Factorize input and return both factors and additional information.

Parameters:
  • data – Input string or bytes to factorize

  • validate – Whether to perform input validation (default: True)

Returns:

  • ‘factors’: List of (position, length, ref) tuples

  • ’alphabet_info’: Alphabet analysis results

  • ’input_size’: Size of input data

  • ’num_factors’: Number of factors

Return type:

Dictionary containing

Utilities

Utility functions for input validation, alphabet analysis, file I/O helpers, and visualization.

This module provides reusable utilities for the noLZSS package, including input validation, sentinel handling, alphabet analysis, binary file I/O, and plotting functions.

exception noLZSS.utils.NoLZSSError[source]

Bases: Exception

Base exception for noLZSS-related errors.

exception noLZSS.utils.InvalidInputError[source]

Bases: NoLZSSError

Raised when input data is invalid for factorization.

noLZSS.utils.validate_input(data: str | bytes) bytes[source]

Validate and normalize input data for factorization.

Parameters:

data – Input string or bytes to validate

Returns:

Normalized bytes data

Raises:
  • InvalidInputError – If input is invalid

  • TypeError – If input type is not supported

noLZSS.utils.analyze_alphabet(data: str | bytes) Dict[str, Any][source]

Analyze the alphabet of input data.

Parameters:

data – Input string or bytes to analyze

Returns:

  • ‘size’: Number of unique characters/bytes

  • ’characters’: Set of unique characters/bytes

  • ’distribution’: Counter of character/byte frequencies

  • ’entropy’: Shannon entropy of the data

  • ’most_common’: List of (char, count) tuples for most frequent characters

Return type:

Dictionary containing alphabet analysis

noLZSS.utils.read_factors_binary_file(filepath: str | Path) List[Tuple[int, int, int]][source]

Read factors from a binary file written by write_factors_binary_file.

Parameters:

filepath – Path to the binary factors file

Returns:

List of (position, length, ref) tuples

Raises:

NoLZSSError – If file cannot be read or has invalid format

noLZSS.utils.plot_factor_lengths(factors_or_file: List[Tuple[int, int, int]] | str | Path, save_path: str | Path | None = None, show_plot: bool = True) None[source]

Plot the cumulative factor lengths vs factor index.

Creates a scatter plot where: - X-axis: Cumulative sum of factor lengths - Y-axis: Factor index (number of factors)

Parameters:
  • factors_or_file – Either a list of (position, length, ref) tuples or path to binary factors file

  • save_path – Optional path to save the plot image (e.g., ‘plot.png’)

  • show_plot – Whether to display the plot (default: True)

Raises:
  • NoLZSSError – If binary file cannot be read

  • TypeError – If input type is invalid

  • ValueError – If no factors to plot

Warns:

UserWarning – If matplotlib is not installed (function returns gracefully)

Main Package

noLZSS: Non-overlapping Lempel-Ziv-Storer-Szymanski factorization.
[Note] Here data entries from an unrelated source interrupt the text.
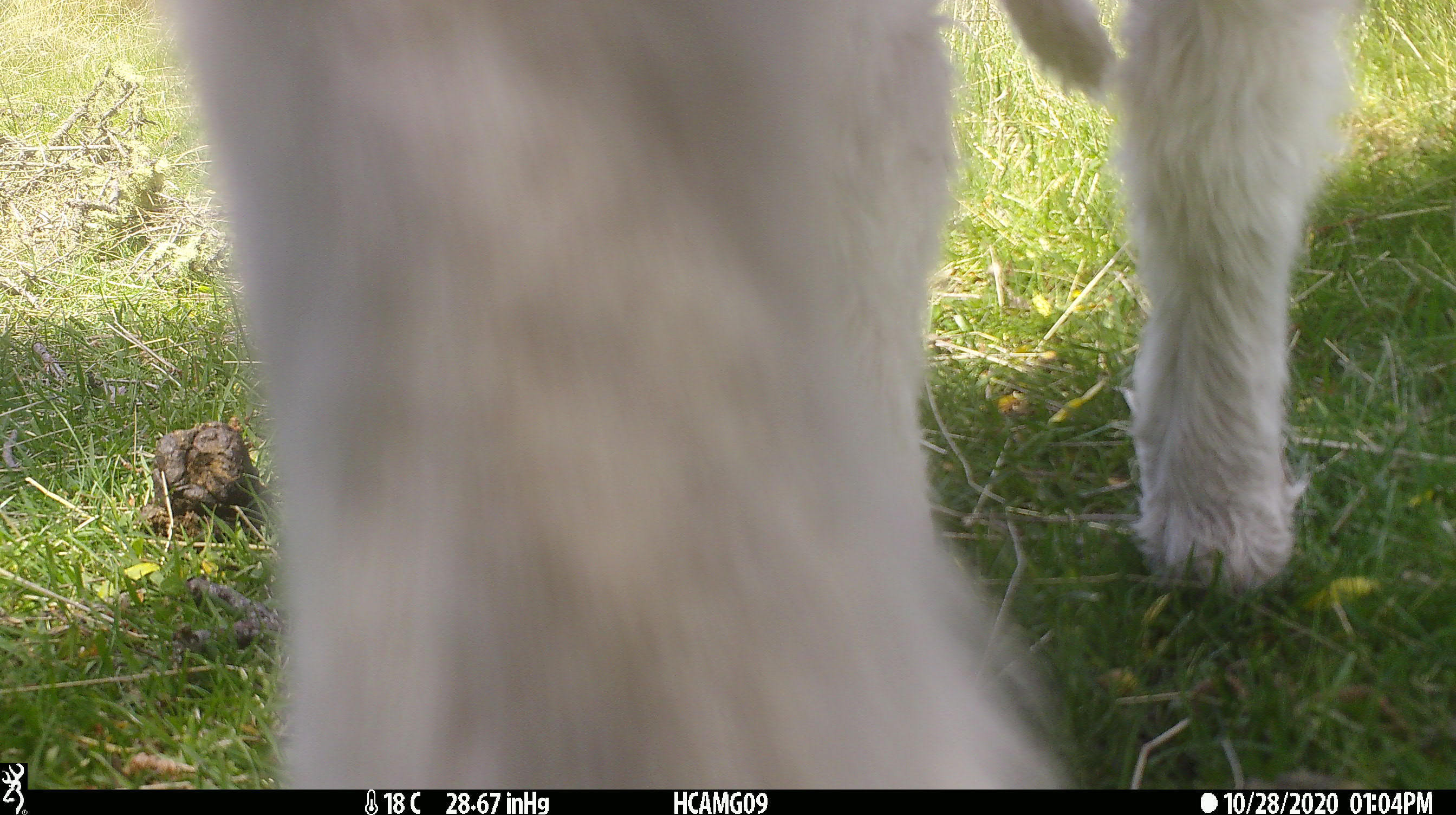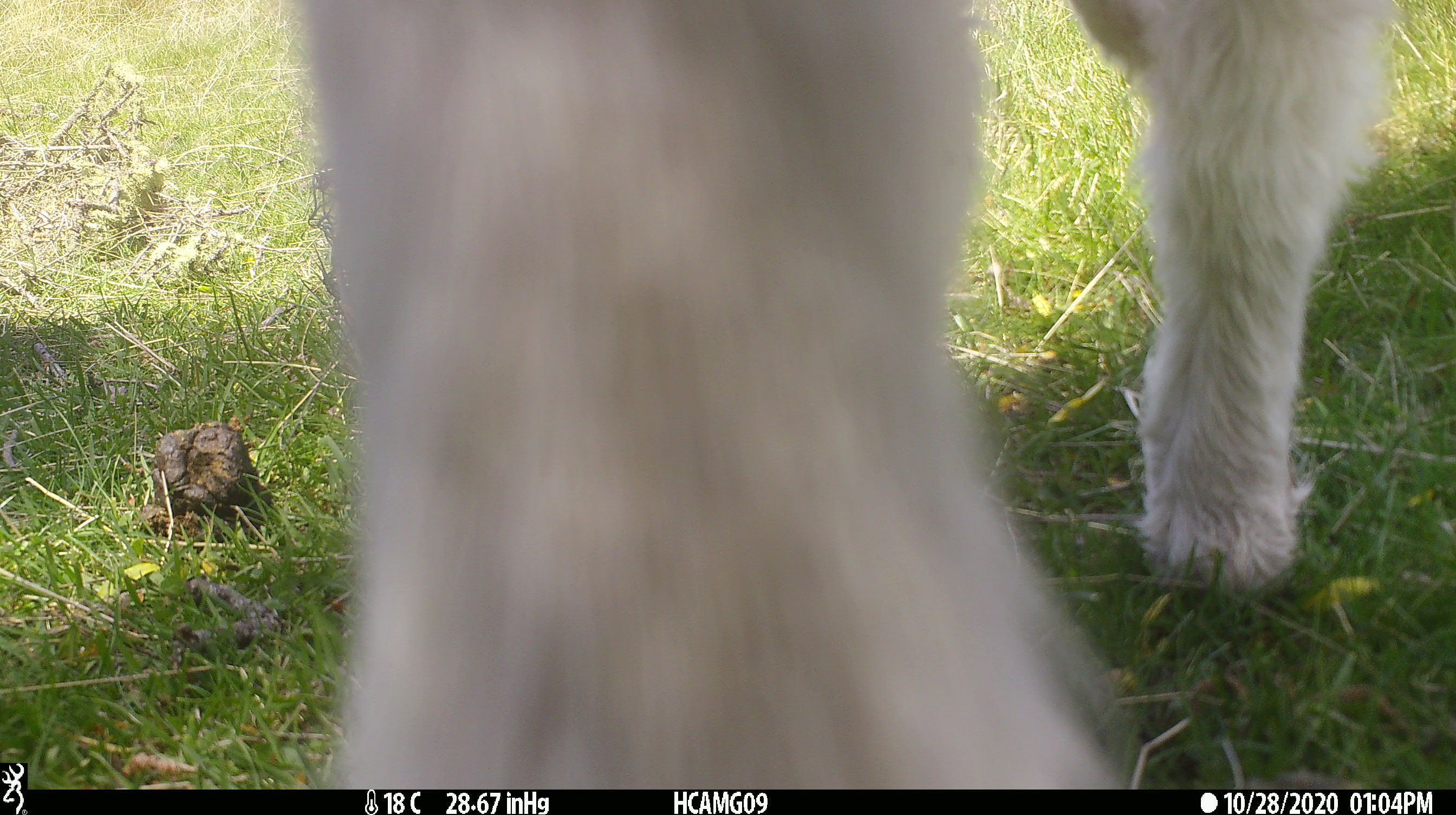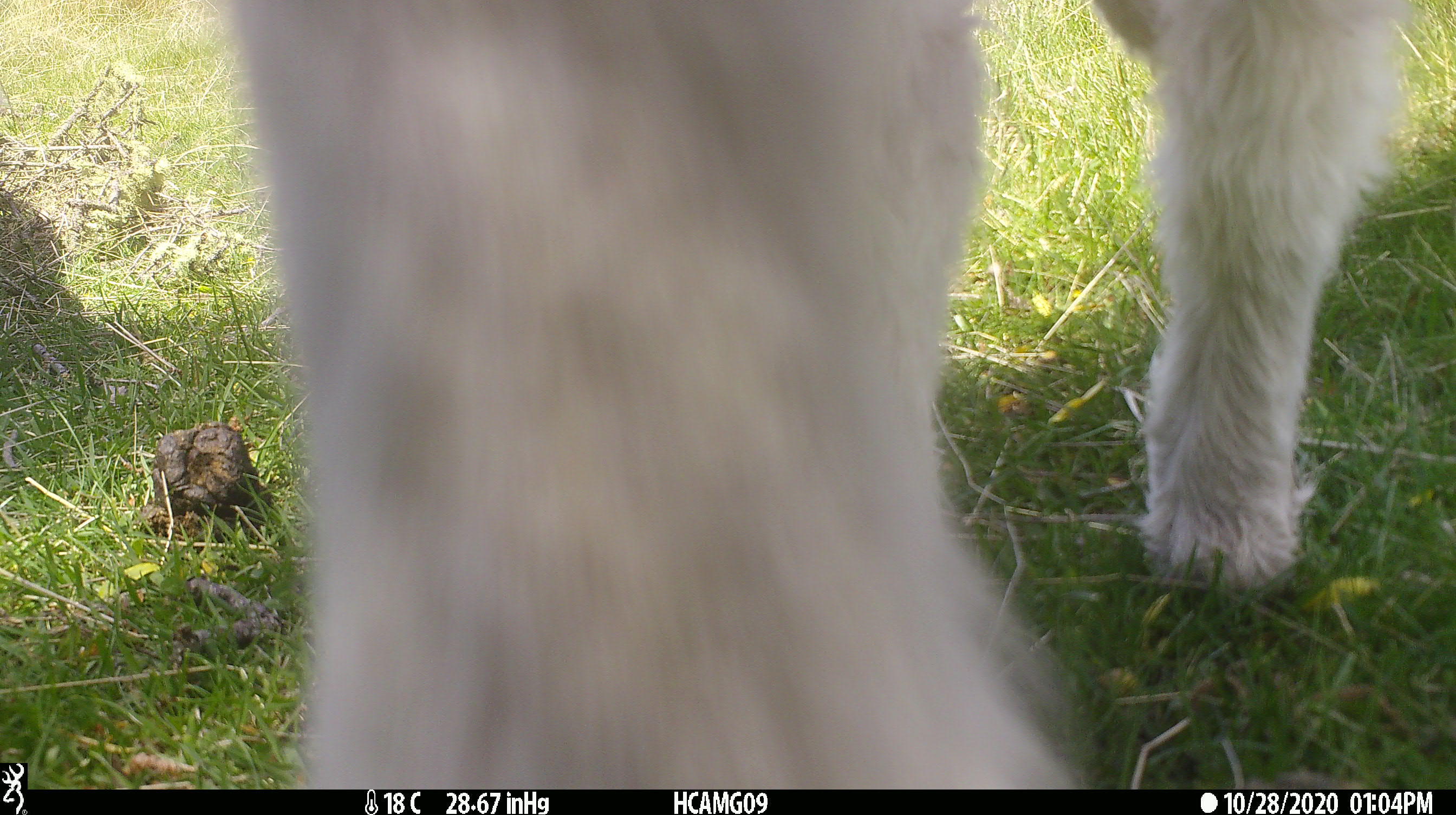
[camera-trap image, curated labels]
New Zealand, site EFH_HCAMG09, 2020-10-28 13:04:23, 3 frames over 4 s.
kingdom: Animalia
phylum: Chordata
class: Mammalia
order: Artiodactyla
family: Bovidae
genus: Ovis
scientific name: Ovis aries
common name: domestic sheep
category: sheep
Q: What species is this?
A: Sheep (domestic sheep) (Ovis aries).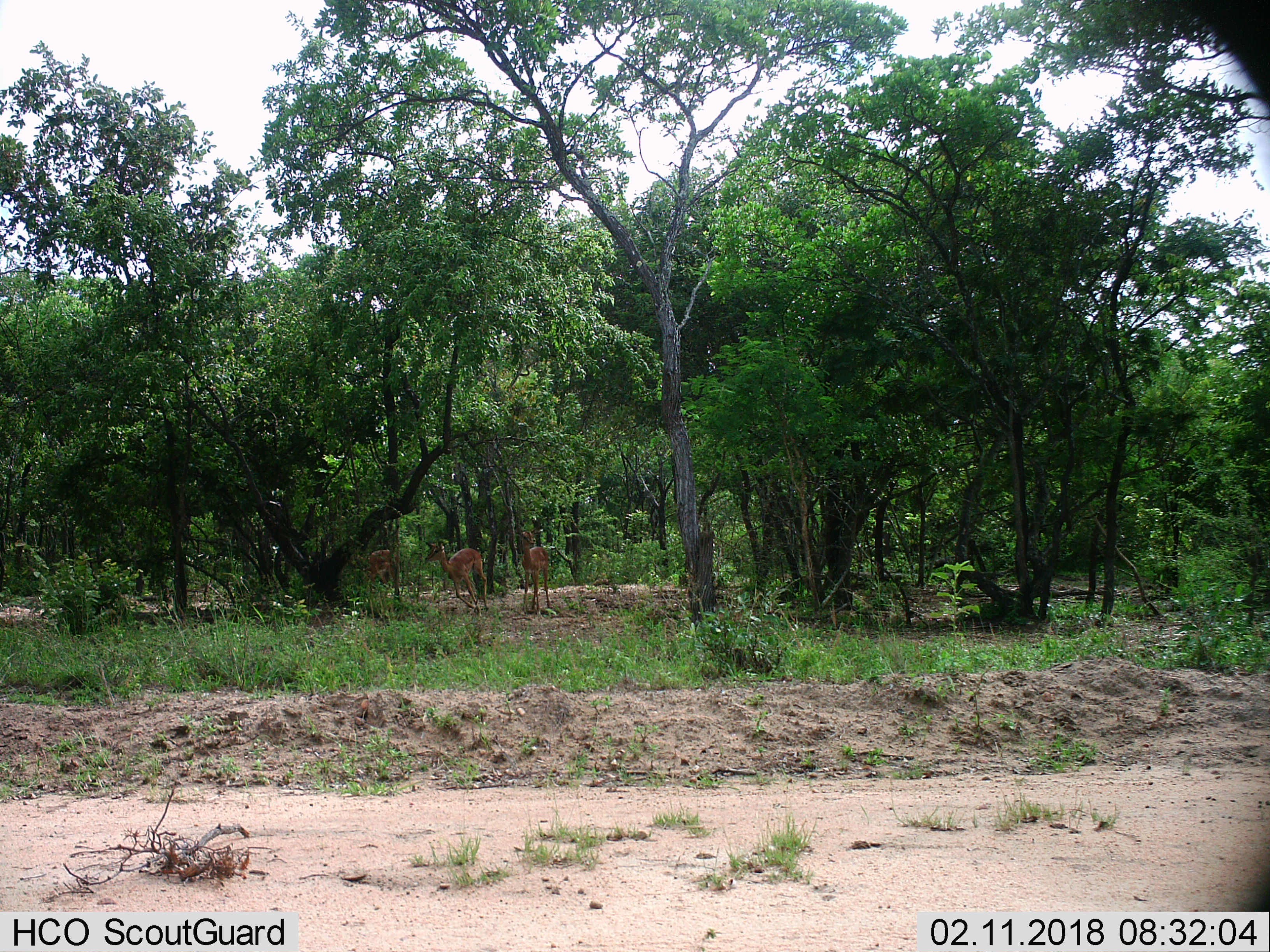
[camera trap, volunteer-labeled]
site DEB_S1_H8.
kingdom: Animalia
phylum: Chordata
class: Mammalia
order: Artiodactyla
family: Bovidae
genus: Aepyceros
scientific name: Aepyceros melampus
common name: impala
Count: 3.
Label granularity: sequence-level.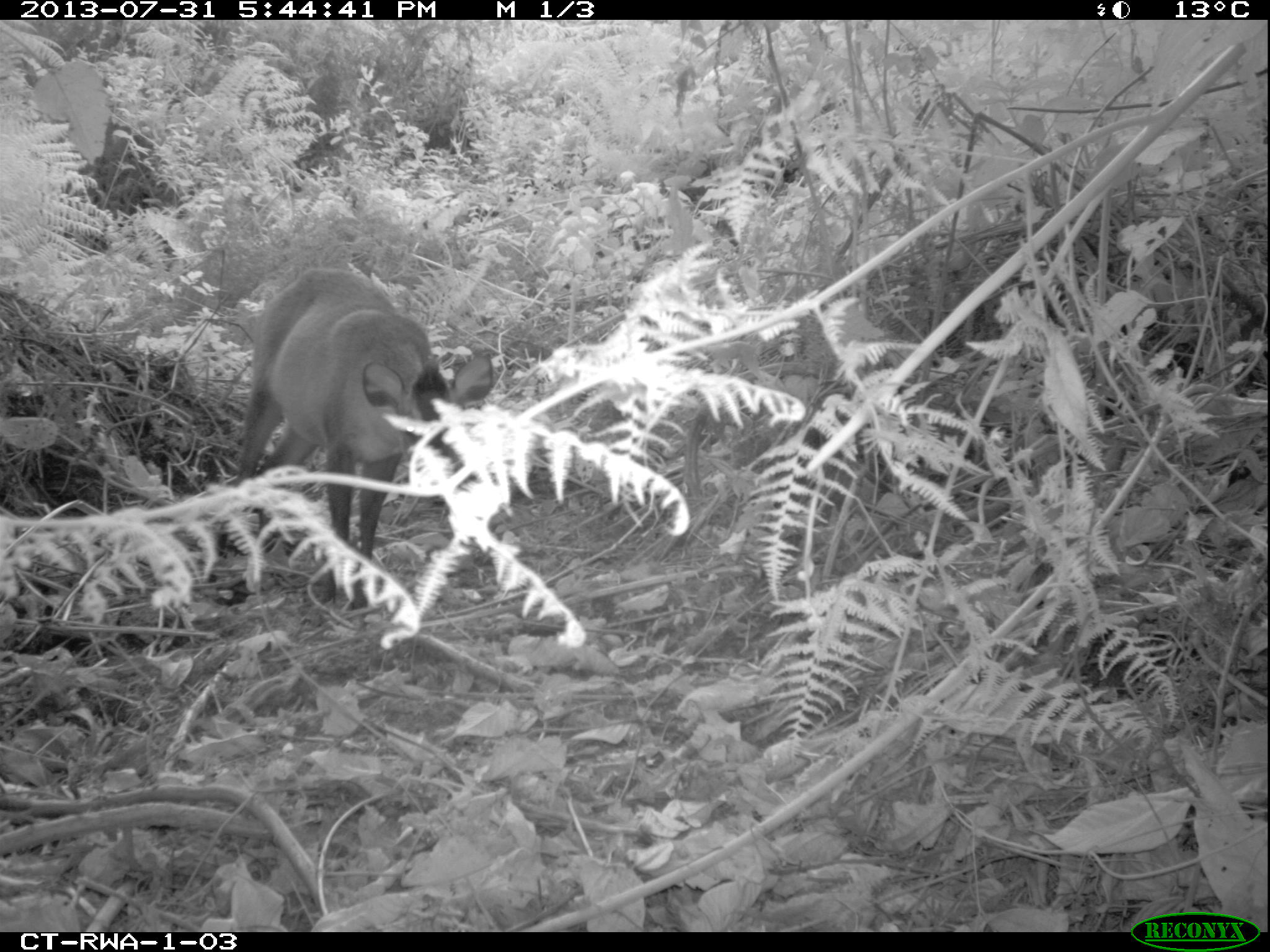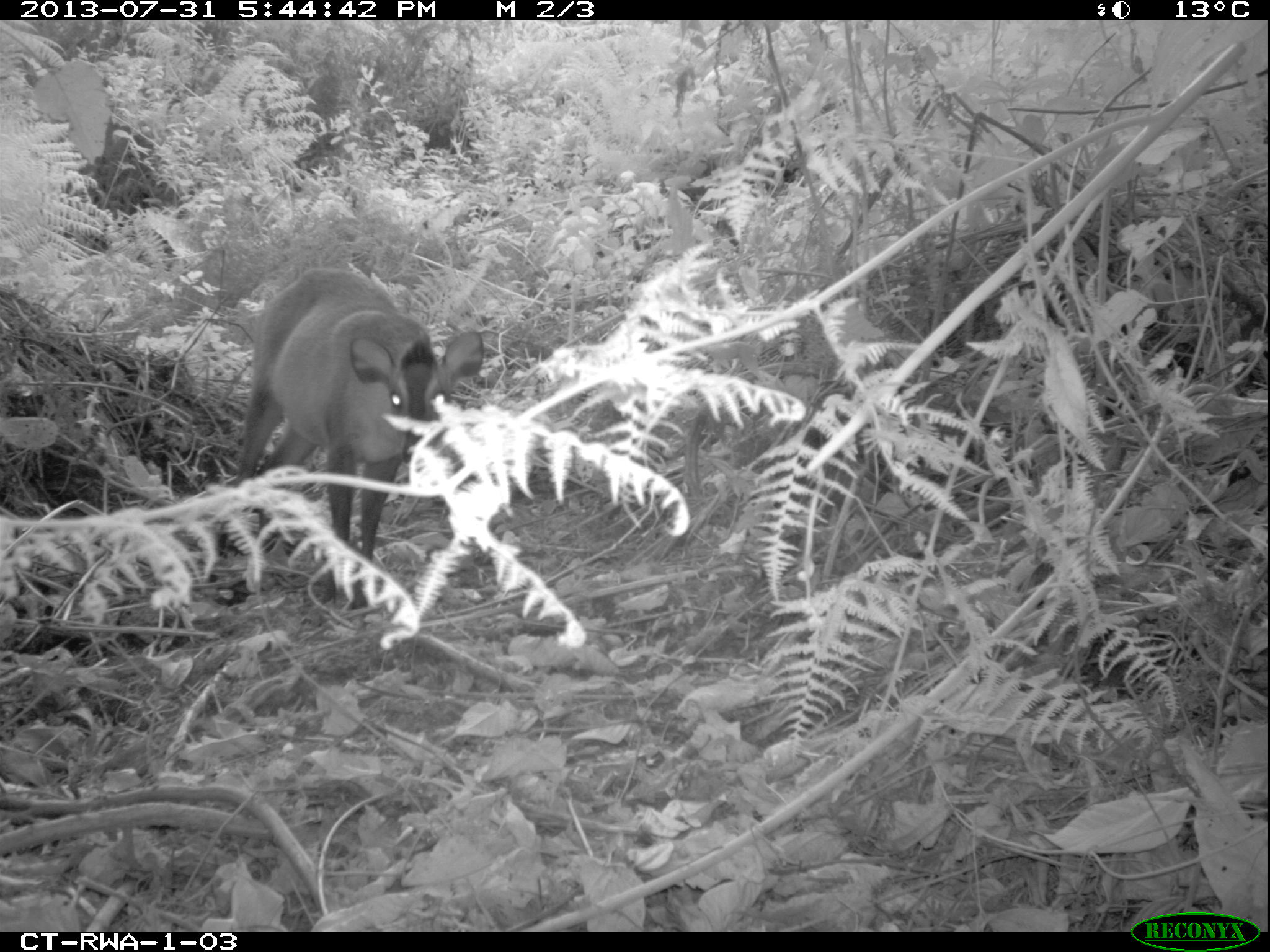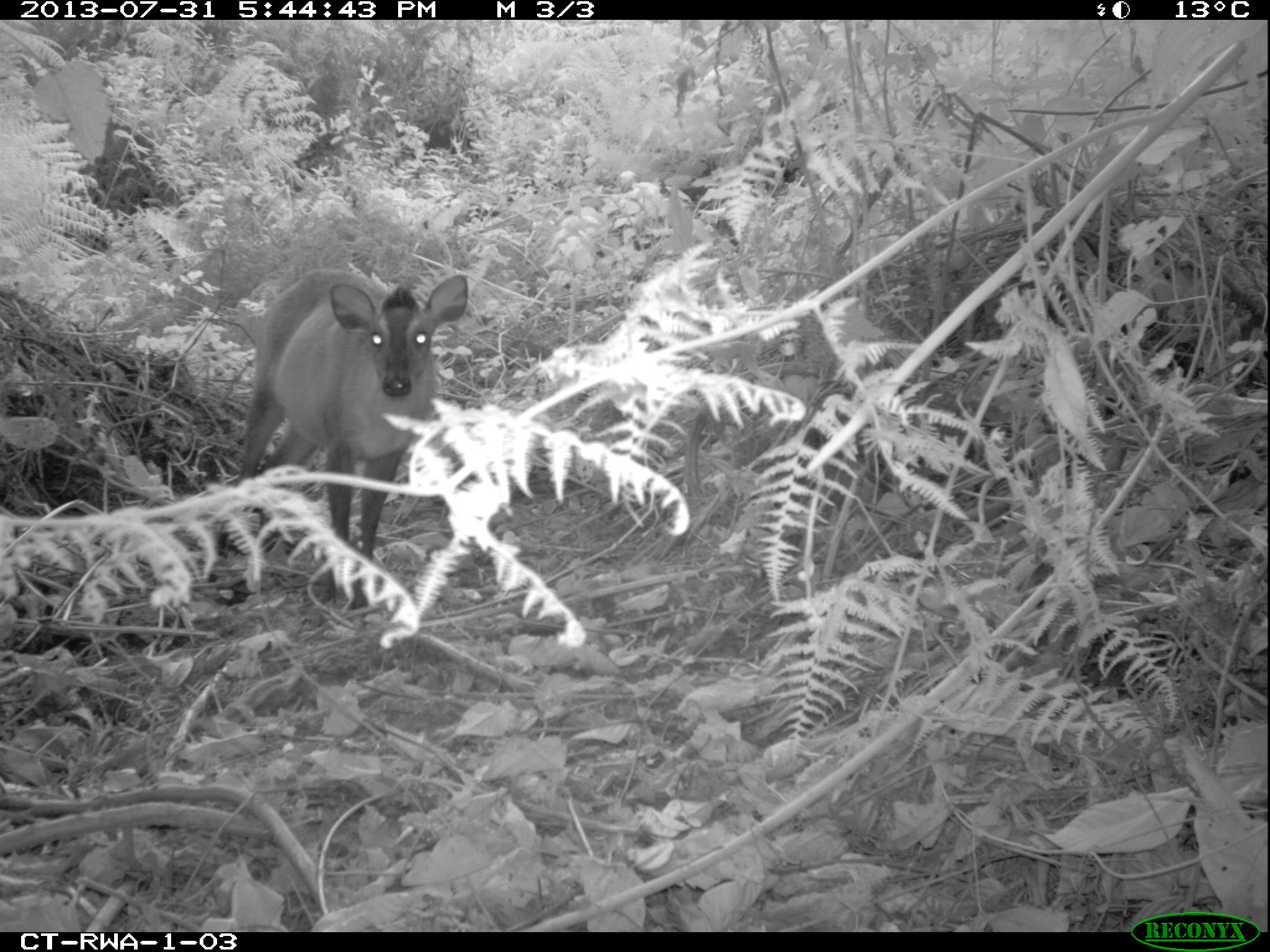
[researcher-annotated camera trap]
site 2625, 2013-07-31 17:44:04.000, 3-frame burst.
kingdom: Animalia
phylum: Chordata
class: Mammalia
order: Artiodactyla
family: Bovidae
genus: Cephalophus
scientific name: Cephalophus nigrifrons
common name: black-fronted duiker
Cephalophus nigrifrons (black-fronted duiker), count 1.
A high-performance Python package with C++ core for computing non-overlapping LZ factorizations of strings and files.

Exception Classes

NoLZSSError

class noLZSS.NoLZSSError[source]

Bases: Exception

Base exception for noLZSS-related errors.

InvalidInputError

class noLZSS.InvalidInputError[source]

Bases: NoLZSSError

Raised when input data is invalid for factorization.